Military waste isn't something specific to the Obama Administration. In fact, the day before 9/11, Rumsfeld was vowing to declare a "war on waste" because the Pentagon lost over $2 trillion.

[quote="Tom_8_0_0, post:12, topic:218280"]
I still think if the states dealt with it by themselves, it'd be far more efficient.

[/quote]

The States can't deal with it by themselves because they can't afford it. Many States, mostly Red, already rely on more Federal funding and grants than their tax base can account for.

[quote="Tom_8_0_0, post:12, topic:218280"]
No, we're only paying for people who are on Medicare/Medicaide. If you're in a private plan you pay for your own coverage.

[/quote]

And we all still pay for Medicare/Medicaid even though the majority of us don't use it.


#19

[quote="Tom_8_0_0, post:12, topic:218280"]
It's true, America has been libertarian for quite a while. Remember, the liberty-based Constitution was written in response to England's oppressive non-representative policies. So basically, this healthcare bill is doing something that England did.

Would it be surprising if Obama decides to tax iced tea?

Maybe Michelle will come out and tell us it has too much sugar.:p

[/quote]

When talking about early American history, the term "oppressive" often gets used to describe the British rule of the colonies. We weren't as bad off as other colonies in the British empire, or other countries in the world at the time. But our forefathers found what others might be willing to accept as not so bad, to be so very oppressive that they were willing to fight and die for the liberty they believed in. Patrick Henry cried, and the American people echoed, "give me liberty or give me death."
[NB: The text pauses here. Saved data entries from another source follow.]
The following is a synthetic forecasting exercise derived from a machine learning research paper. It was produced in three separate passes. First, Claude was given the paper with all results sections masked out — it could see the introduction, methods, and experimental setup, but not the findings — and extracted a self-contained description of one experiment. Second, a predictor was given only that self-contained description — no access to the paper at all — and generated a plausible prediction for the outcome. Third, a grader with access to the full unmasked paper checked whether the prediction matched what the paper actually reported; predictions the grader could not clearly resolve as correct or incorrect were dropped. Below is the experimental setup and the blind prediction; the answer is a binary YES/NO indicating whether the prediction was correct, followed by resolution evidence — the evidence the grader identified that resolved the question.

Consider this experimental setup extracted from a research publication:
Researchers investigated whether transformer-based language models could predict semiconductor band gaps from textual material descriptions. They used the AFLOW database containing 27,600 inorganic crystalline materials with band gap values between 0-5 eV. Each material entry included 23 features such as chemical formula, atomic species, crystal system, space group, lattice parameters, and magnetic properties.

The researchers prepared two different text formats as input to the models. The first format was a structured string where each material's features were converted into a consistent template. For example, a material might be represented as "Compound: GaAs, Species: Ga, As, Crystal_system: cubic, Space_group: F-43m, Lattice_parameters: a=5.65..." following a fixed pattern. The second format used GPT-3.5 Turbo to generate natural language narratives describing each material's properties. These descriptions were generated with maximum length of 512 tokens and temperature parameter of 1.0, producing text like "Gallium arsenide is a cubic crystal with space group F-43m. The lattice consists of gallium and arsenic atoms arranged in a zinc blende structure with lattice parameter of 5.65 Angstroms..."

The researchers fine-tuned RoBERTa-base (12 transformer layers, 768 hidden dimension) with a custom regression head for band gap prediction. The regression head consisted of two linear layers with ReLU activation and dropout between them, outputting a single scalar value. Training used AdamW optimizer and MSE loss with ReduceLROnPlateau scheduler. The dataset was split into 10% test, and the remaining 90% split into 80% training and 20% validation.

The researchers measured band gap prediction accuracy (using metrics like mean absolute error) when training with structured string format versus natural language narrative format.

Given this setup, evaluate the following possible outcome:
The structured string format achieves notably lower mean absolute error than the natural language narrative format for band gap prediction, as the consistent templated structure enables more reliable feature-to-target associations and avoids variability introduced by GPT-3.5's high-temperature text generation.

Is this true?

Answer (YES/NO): YES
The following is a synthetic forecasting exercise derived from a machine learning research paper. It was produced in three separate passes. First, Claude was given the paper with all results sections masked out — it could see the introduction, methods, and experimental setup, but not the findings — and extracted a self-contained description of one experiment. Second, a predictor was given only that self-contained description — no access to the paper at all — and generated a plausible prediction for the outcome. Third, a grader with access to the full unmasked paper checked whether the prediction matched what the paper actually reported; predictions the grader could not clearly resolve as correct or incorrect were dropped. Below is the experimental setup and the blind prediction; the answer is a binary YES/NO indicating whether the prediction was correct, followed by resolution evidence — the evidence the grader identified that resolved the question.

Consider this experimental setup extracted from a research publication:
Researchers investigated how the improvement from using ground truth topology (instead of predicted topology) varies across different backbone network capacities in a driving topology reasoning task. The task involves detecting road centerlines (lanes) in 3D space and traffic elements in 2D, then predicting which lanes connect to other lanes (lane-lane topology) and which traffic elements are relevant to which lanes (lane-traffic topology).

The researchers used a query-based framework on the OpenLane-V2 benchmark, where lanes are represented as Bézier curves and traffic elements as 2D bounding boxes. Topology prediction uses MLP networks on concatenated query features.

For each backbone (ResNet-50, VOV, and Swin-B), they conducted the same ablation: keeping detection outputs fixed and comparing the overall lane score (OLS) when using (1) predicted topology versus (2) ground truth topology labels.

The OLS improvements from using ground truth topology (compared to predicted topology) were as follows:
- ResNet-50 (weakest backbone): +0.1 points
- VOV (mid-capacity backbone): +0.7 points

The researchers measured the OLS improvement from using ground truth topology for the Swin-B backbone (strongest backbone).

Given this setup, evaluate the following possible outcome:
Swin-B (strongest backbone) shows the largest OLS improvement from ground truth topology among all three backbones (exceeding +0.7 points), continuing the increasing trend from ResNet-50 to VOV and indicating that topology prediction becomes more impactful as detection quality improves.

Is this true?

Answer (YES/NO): YES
Our Constitution was written with that burning desire for liberty in mind. I don't know whether the courts will uphold the constitutional challenges to the Obamacare legislation, but I do think they are constitutional challenges well worth making. The USA split from the UK more than 200 years ago, and things that work in the UK may just not work here because of the completely different foundations of our governments.


#20

[quote="Kadaveri, post:17, topic:218280"]
You're forgetting the bureaucracy of insurance and pharmaceutical companies, which bring in far greater inefficiencies since their entire purpose is to maximise profits/increase costs. For example the US is the only country I'm aware of where the government by law cannot even *negotiate *drug prices, pushing costs completely off the chart.

[/quote]

I'm not forgetting anything, I just don't believe the government is less bureaucratic. I can't think of a case where they have proven this to be true.